If you want the airport to actually, function any system that you put into place there will be certain individuals who are exempt from going through the checkpoint or inspection process, and there will be a different prohibited items list for employees.

Some of these individuals such as police, fire, paramedics are self-explanatory. Other personnel such as airport operations, these are the people that actually make sure the airport functions, that your runways are plowed of snow, that emergencies are handled and that the airfield and terminal is maintained in a safe condition for operation, should also be exempt. To restrict their access reduces their ability to keep the airport functioning smoothly and efficiently, thus slowing down the entire national airspace system.

Certain maintenance personnel will also have to be exempted. When there is an access door that allows passengers out of the plane that is jammed shut, you don’t want to wait for the maintenance guy to make it through the screening checkpoint to come out there and get the door fixed.

Exempting anyone introduces risk, but we will have to accept that level of risk if we want the airport to actually function. It’s the same level of risk we all except when we know that not everyone in a position of trust can actually be trusted.

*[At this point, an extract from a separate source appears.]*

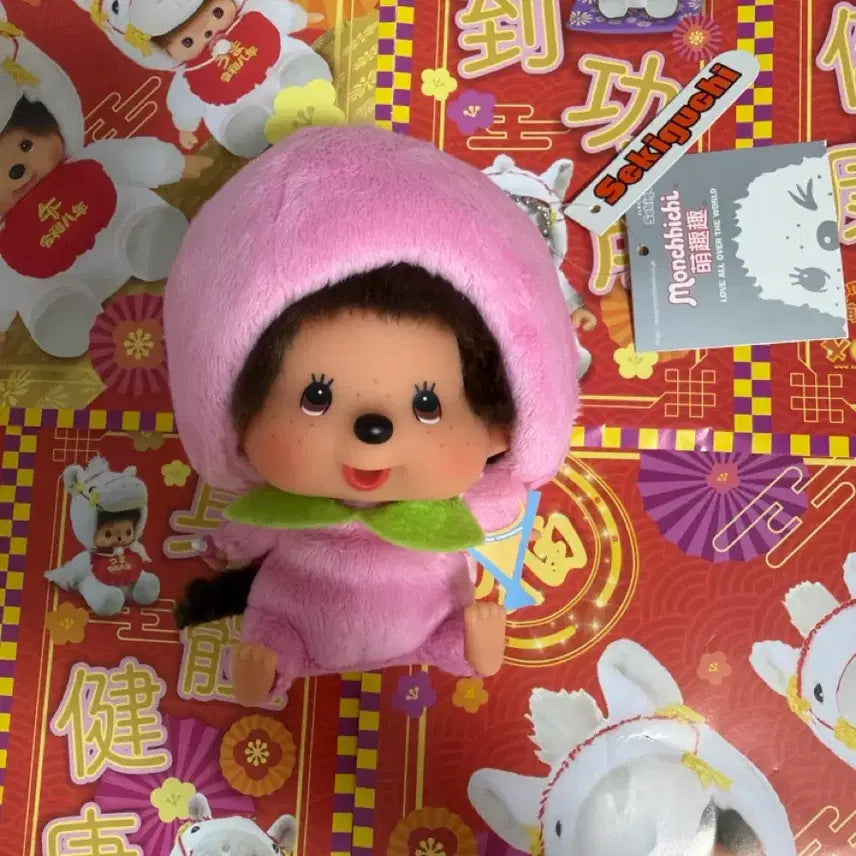[BUNJANG] Vintage Peach Monchhichi / 몬치치 고전 복숭아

The next reality is that this is going to cost money. Lots of money. This is not going to be something TSA does. Considering numerous congressional actions over the years to keep a tight hold on the homeland security budget don’t expect this to be a TSA function. No. In all likelihood this will be a regulatory mandate and it will fall squarely upon the shoulders of the airport operator.

 The airport operator will have to figure out how to pay for thousands of private security personnel, ensure that they are properly trained, supervised, managed and so forth, purchase equipment and make design changes to the airport to accommodate these inspection areas.

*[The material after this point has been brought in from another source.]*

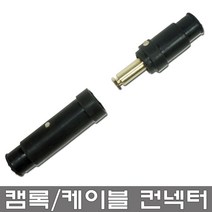 한국산업기술 캠록 캠락 캡록 케이블 컨넥터 신주 콘넥타 촬영장비 고용량 짹, 캠록(+)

This money will have to come from somewhere and it’s going to come from you, the traveling public. With the airline industry already opposing the increase of airport Passenger Facility Charges, which pay for things like runways, taxiways and other things to keep your airport safe and handling the capacity that is demanded of it by the traveling public, any other fee increases at the airport level are likely to not go over well. These security monies would not come from PFCs as that is only for capital projects, it will come in the form of higher parking rates, higher landing fees (so your ticket prices will increase) and you will be paying more money for a hamburger at the airport.

Already the industry is looking at ways to implement employee inspection procedures. And I use the term “inspection,” rather than screening. If we are going to do this, let’s call it what it really is and not confuse the traveling public that these employees will actually be screened the way they are. Some will but for these programs to work and not hinder the efficiency of the aviation system, and make flying incredibly expensive, we’ll be inspecting, not screening, most of the employees.

I understand that some airports are already screening or saying that they can screen their employee workforce without much cost or change to their procedures and checkpoints, but when you’ve seen one airport, you’ve seen one airport. Just because one airport can do it, not every airport can do it the same way.

The time has finally come for the industry to face the threat of the employee insider. With US citizens leaving the country to join the likes ISIS and Al Qaeda, it is only a matter of time before one comes home, and gets a job at an airport, just like a British Airways employee did a few years back. If that happens, we may have another 9/11.

This is preventable. Its time to address this issue and implement employee inspections into airport security, along with some other measures such as biometrics in airport access control systems (not currently required), and suspicious awareness and workplace violence training (also not currently required) so we can prevent another day on the calendar from becoming synonymous with tragedy.